◆ **Exercise**: Search the data for the string "version" and gather each line it is in.

• • • • • • •

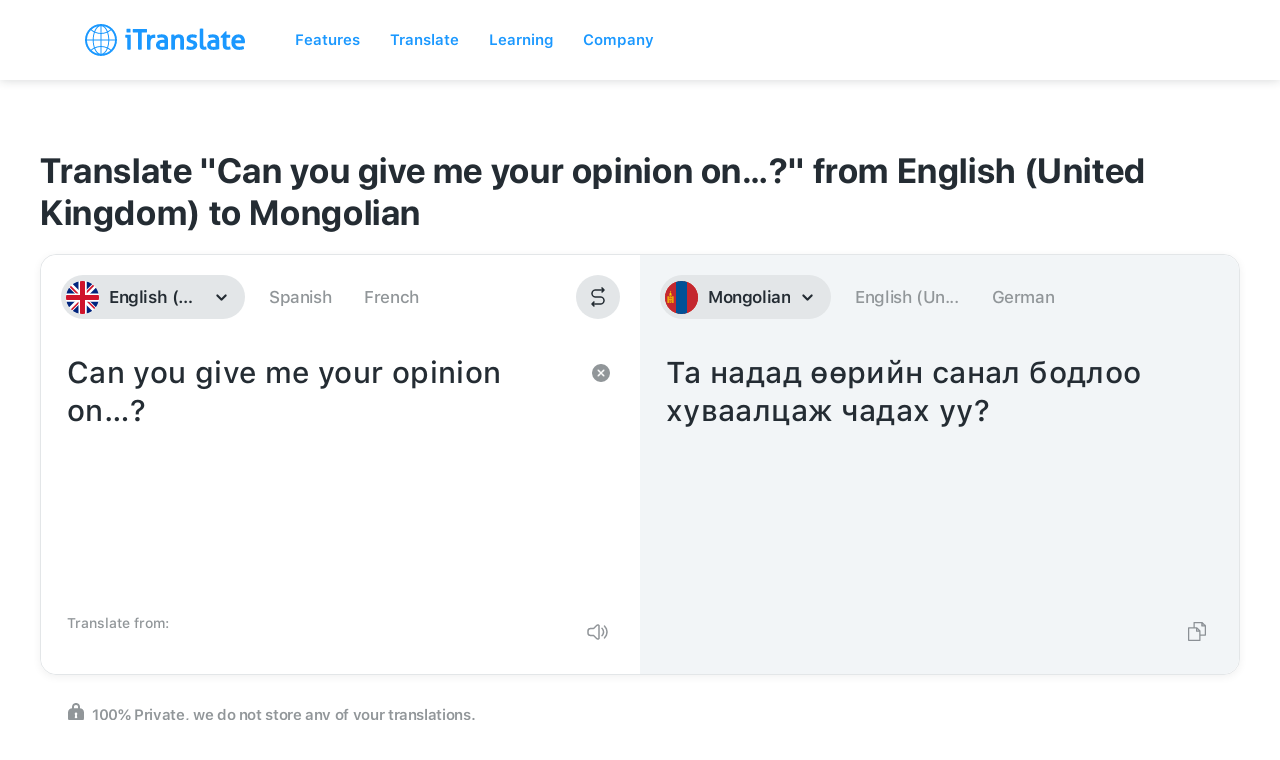

--- FILE ---
content_type: image/svg+xml
request_url: https://itranslate-webapp-production.web.app/images/mn.svg
body_size: 706
content:
<?xml version="1.0" encoding="UTF-8"?>
<svg width="180px" height="180px" viewBox="0 0 180 180" version="1.1" xmlns="http://www.w3.org/2000/svg" xmlns:xlink="http://www.w3.org/1999/xlink">
    <!-- Generator: Sketch 61 (89581) - https://sketch.com -->
    <title>Overrides/Languages/mn</title>
    <desc>Created with Sketch.</desc>
    <defs>
        <circle id="path-1" cx="90" cy="90" r="90"></circle>
    </defs>
    <g id="Overrides/Languages/mn" stroke="none" stroke-width="1" fill="none" fill-rule="evenodd">
        <g id="mn">
            <mask id="mask-2" fill="white">
                <use xlink:href="#path-1"></use>
            </mask>
            <use id="Mask" fill="#DE2910" xlink:href="#path-1"></use>
            <g id="Shapes" mask="url(#mask-2)">
                <g id="Group">
                    <g id="Rectangle-path">
                        <rect fill="#C4272F" x="0" y="0" width="180" height="180"></rect>
                        <rect fill="#015197" x="60" y="0" width="60" height="180"></rect>
                    </g>
                </g>
                <g id="Group-+-Group" transform="translate(13.000000, 51.000000)">
                    <g id="Oval-+-Oval-+-Oval" transform="translate(8.000000, 9.569343)">
                        <ellipse id="Oval" fill="#F9CF02" cx="9" cy="12.8430657" rx="8.25" ry="8.31021898"></ellipse>
                        <ellipse id="Oval" fill="#C4272F" cx="9" cy="9.06569343" rx="9" ry="9.06569343"></ellipse>
                        <ellipse id="Oval" fill="#F9CF02" cx="9" cy="10.5766423" rx="6" ry="6.04379562"></ellipse>
                    </g>
                    <g id="Group" transform="translate(0.050000, 0.050365)">
                        <ellipse id="Oval" stroke="#C4272F" stroke-width="0.9" fill="#F9CF02" cx="16.95" cy="50.3145985" rx="7.95" ry="8.0080292"></ellipse>
                        <path d="M16.95,42.3065693 C19.1453319,42.3065693 20.925,44.0992277 20.925,46.3105839 C20.925,48.5219401 19.1453319,50.3145985 16.95,50.3145985 C14.7546681,50.3145985 12.975,52.1072569 12.975,54.3186131 C12.975,56.5299693 14.7546681,58.3226277 16.95,58.3226277" id="Shape" stroke="#C4272F" stroke-width="0.9"></path>
                        <path d="M13.2,8.76350365 C13.2,10.8496887 14.8789322,12.5408759 16.95,12.5408759 C19.0210678,12.5408759 20.7,10.8496887 20.7,8.76350365 C20.7,7.25255474 19.7625,7.06368613 19.7625,6.49708029 C19.7625,5.93047445 20.325,5.175 19.2,4.23065693 C19.7625,5.175 18.825,5.36386861 18.825,6.30821168 C18.825,7.25255474 19.2,7.25255474 19.2,8.0080292 C19.2,8.42526622 18.8642136,8.76350365 18.45,8.76350365 C18.0357864,8.76350365 17.7,8.42526622 17.7,8.0080292 C17.7,7.25255474 18.45,6.49708029 18.45,5.36386861 C18.45,4.23065693 18.2625,3.85291971 17.7,2.90857664 C17.1375,1.96423358 16.2,1.20875912 16.95,0.453284672 C15.825,0.831021898 16.3875,2.3419708 16.3875,3.28631387 C16.3875,4.23065693 15.6375,4.79726277 15.6375,5.93047445 C15.6375,7.06368613 16.2,7.25255474 16.2,8.0080292 C16.2,8.42526622 15.8642136,8.76350365 15.45,8.76350365 C15.0357864,8.76350365 14.7,8.42526622 14.7,8.0080292 C14.7,7.25255474 15.075,7.25255474 15.075,6.30821168 C15.075,5.36386861 14.1375,5.175 14.7,4.23065693 C13.575,5.175 14.1375,5.93047445 14.1375,6.49708029 C14.1375,7.06368613 13.2,7.25255474 13.2,8.76350365 L13.2,8.76350365 Z" id="Shape" fill="#F9CF02"></path>
                        <path d="M0.45,32.1832117 L0.45,68.4459854 L7.95,68.4459854 L7.95,32.1832117 L0.45,32.1832117 Z M25.95,32.1832117 L25.95,68.4459854 L33.45,68.4459854 L33.45,32.1832117 L25.95,32.1832117 Z M9.45,38.2270073 L9.45,41.2489051 L24.45,41.2489051 L24.45,38.2270073 L9.45,38.2270073 Z M9.45,59.380292 L9.45,62.4021898 L24.45,62.4021898 L24.45,59.380292 L9.45,59.380292 Z M9.45,32.1832117 L24.45,32.1832117 L16.95,36.7160584 L9.45,32.1832117 Z M9.45,63.9131387 L24.45,63.9131387 L16.95,68.4459854 L9.45,63.9131387 Z" id="Shape" fill="#F9CF02"></path>
                    </g>
                    <g id="Group" transform="translate(15.500000, 44.850000)" fill="#C4272F">
                        <ellipse id="Oval" cx="1.5" cy="1.51094891" rx="1.5" ry="1.51094891"></ellipse>
                        <ellipse id="Oval" cx="1.5" cy="9.5189781" rx="1.5" ry="1.51094891"></ellipse>
                    </g>
                </g>
            </g>
        </g>
    </g>
</svg>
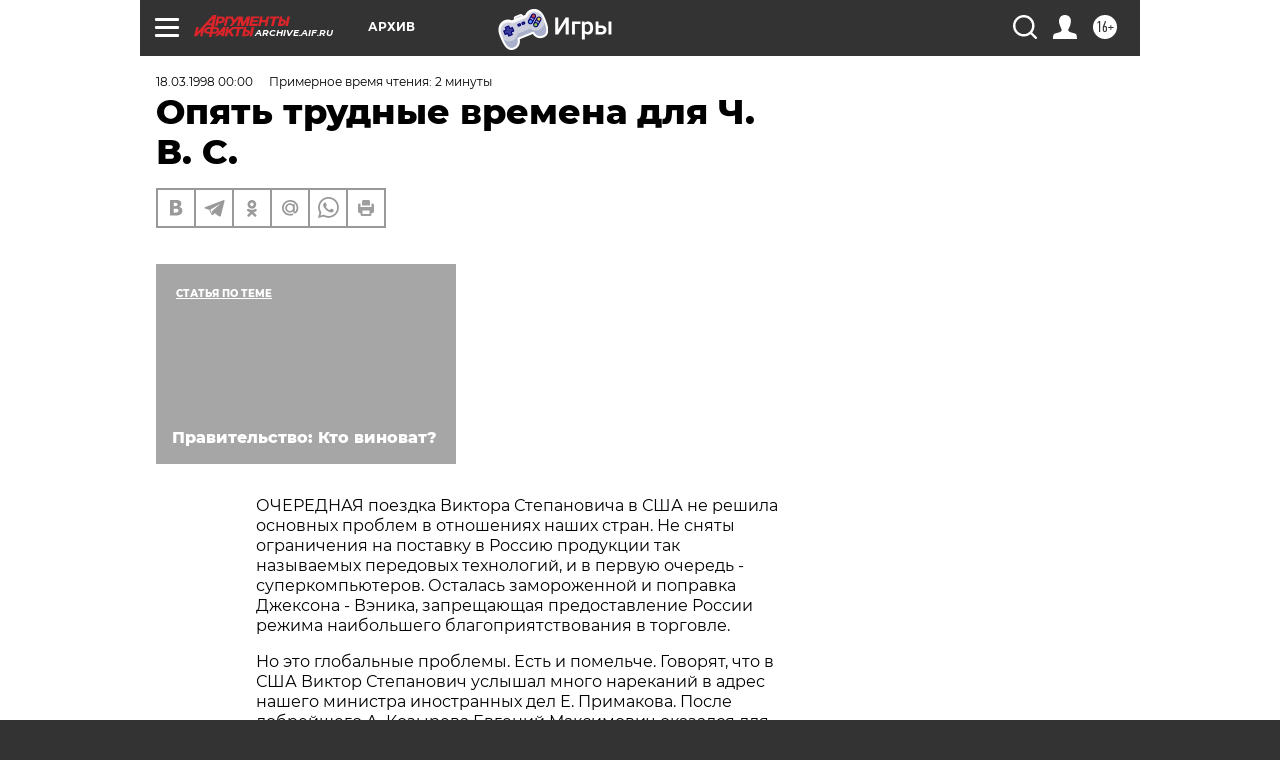

--- FILE ---
content_type: text/html
request_url: https://tns-counter.ru/nc01a**R%3Eundefined*aif_ru/ru/UTF-8/tmsec=aif_ru/534356748***
body_size: 14
content:
CFE0731A697E86DBG1769899739:CFE0731A697E86DBG1769899739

• • • • • • •

◆ **Response area**:
<?xml version="1.0" encoding="UTF-8"?>
<svg width="180px" height="180px" viewBox="0 0 180 180" version="1.1" xmlns="http://www.w3.org/2000/svg" xmlns:xlink="http://www.w3.org/1999/xlink">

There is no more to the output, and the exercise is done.